I am trying to evaluate the integral
$\displaystyle \int_0^{\infty}\frac{\log x}{x^3+1}dx$
and I was trying the keyhole contour with $\displaystyle f(z)=\frac{(\log z)^2}{z^3+1}$
The large circular contour $\gamma_R:t\mapsto Re^{it}$ and the small circular contour $\gamma_{\epsilon}:t\to \epsilon e^{it}$ around $0$ both have integrals which tend to $0$ as we let $R\to \infty$ and $\epsilon \to 0$.
The three residues at $z=-1, e^{i\pi/3}, e^{-i\pi/3}$ are
$\displaystyle \frac{(\log i)^2}{3i^2}=-\frac{\pi^2}{3}, \frac{(\log e^{i\pi/3})^2}{3(e^{i\pi/3})^2}=-\frac{\pi^2}{27}e^{-2i\pi/3}$ and $\displaystyle -\frac{\pi^2}{27}e^{2i\pi/3}$
The path above the branch (i.e. the positive real axes) converges to $\displaystyle \int_0^{\infty}\frac{(\log x)^2}{x^3+1}dx$ and the path below the branch $\displaystyle -\int_0^{\infty}\frac{(\log x+2i\pi)^2}{x^3+1}dx$
So when we add everything up we get
$\displaystyle -\int_0^{\infty}\frac{4i\pi\log x-4\pi^2}{x^3+1}dx=2i\pi[-\pi^2/3-\pi^2/27(e^{-2\pi i/3}+e^{2\pi i/3})]=2i\pi\left(-\frac{\pi^2}{3}+\frac{\pi^2}{27}\right)$
By taking the imaginary part, this would (incorrectly) seem to imply that
$\displaystyle 4\pi\int_0^{\infty}\frac{\log x}{x^3+1}dx=-2\pi\frac{8\pi^2}{27}$
$\displaystyle \int_0^{\infty}\frac{\log x}{x^3+1}dx=\frac{4\pi^2}{27}$
(The real answer is $\frac{2\pi^2}{27}$)
This also (again incorrectly) implies that
$\displaystyle \int_0^{\infty}\frac{1}{x^3+1}dx=0$
(The real answer is $\frac{2\pi}{3\sqrt{3}}$)

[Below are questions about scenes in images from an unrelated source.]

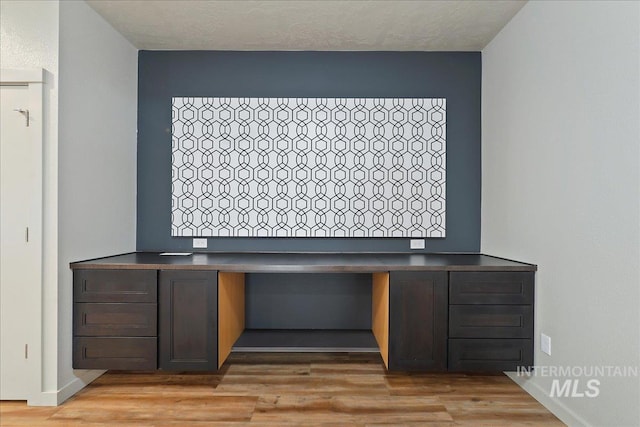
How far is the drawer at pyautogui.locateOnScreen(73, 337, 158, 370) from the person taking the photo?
265 centimetres

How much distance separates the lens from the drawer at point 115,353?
2654 millimetres

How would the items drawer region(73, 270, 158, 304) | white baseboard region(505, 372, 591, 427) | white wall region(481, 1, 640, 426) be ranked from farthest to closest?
drawer region(73, 270, 158, 304) → white baseboard region(505, 372, 591, 427) → white wall region(481, 1, 640, 426)

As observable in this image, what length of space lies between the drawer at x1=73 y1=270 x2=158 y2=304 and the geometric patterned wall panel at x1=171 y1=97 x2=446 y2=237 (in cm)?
91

as the real part is $0$ on the right hand side.
I have verified that these answers are in fact wrong.
I appreciate that there are alternative contours to evaluate this integral but I would like to know what I missed in this particular computation.
Best Answer
Your problem is that the pole at $z=e^{-i \pi/3}$ should be $z=e^{i 5 \pi/3}$, because you chose your branch cut such that $\arg{z} \in [0,2 \pi)$.